**Excerpt to read:**

========================================

Simplot will make fertilizer that can’t double as a bomb

Posted: 12:00am on Dec 19, 2011

Honeywell will build a modular plant at J.R. Simplot’s Lathrop, Calif., facility to manufacture a new nitrate fertilizer that’s harder to turn into bombs.

Honeywell announced on Dec. 2 it will produce Sulf-N 26. While the news got a lot of play nationally, it failed to get much attention in Idaho. Simplot officials said Honeywell handled the press release distribution.

Sulf-N 26 is a new, dry granular ammonium sulfate nitrate fertilizer made from a patented process that chemically fuses ammonium sulfate and ammonium nitrate.

That process produces an entirely new and highly stable fertilizer.

Independent agronomic tests on crops and plants — ranging from grass to cabbage, tomatoes, strawberries and oranges — found the new fertilizer to be compatible with other fertilizers and safe to transport, handle and store.

What made national news was the new fertilizer, independently tested, with guidance from the U.S. Department of Homeland Security and the Bureau of Alcohol, Tobacco, Firearms and Explosives, had significantly less or, in some cases, no explosive power, when compared to traditional nitrate-based fertilizers. That has become a major issue for U.S. military officials since fertilizer bombs have killed so many American soldiers.

It was a fertilizer bomb, you might remember, that in 1995 destroyed the federal building in Oklahoma City and killed 168 people.

========================================

**Data provided:**

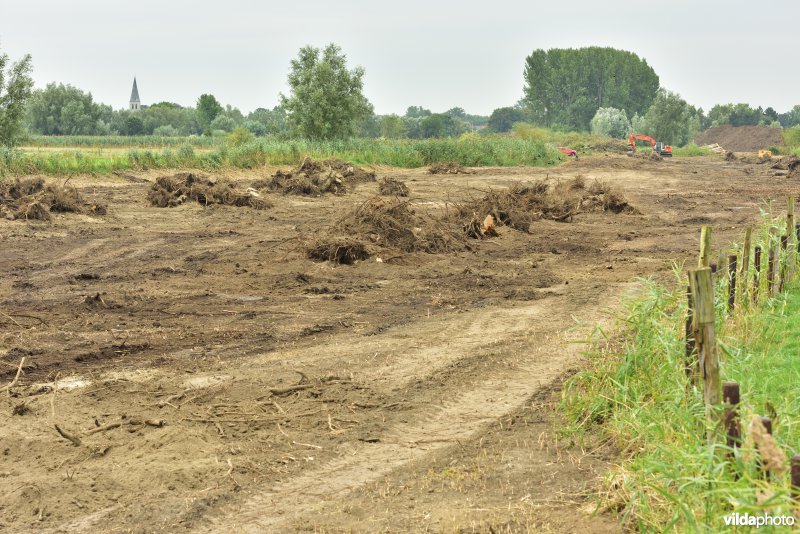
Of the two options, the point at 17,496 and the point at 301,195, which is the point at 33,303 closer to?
the point at 17,496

========================================

**What is expected:**
Can you pick up the article about Simplot's bomb-resistant fertilizer, shown above before the data, and continue it from its final sentence?

**Response to the task:**
Under the terms of the agreement, Honeywell will engineer, construct and own a modular manufacturing facility at Simplot’s existing Lathrop nitrate fertilizer production plant. Simplot will operate the facility and have exclusive rights to market and sell the fertilizer in the Western U.S., western Canada and northern Mexico.

Garrett Lofto, president of Simplot’s AgriBusiness Group, said in the release that the new fertilizer is very well-suited to Western soils, crops and turf grass.

“This agreement will provide our agricultural and professional products customers with a safe, efficient and agronomically viable alternative to traditional ammonium nitrate fertilizers,” he said.

Simplot will get some exclusive business arrangements out of the deal.

But perhaps more significant, the Idaho family business may be contributing to a shift that makes the world a little more secure over time.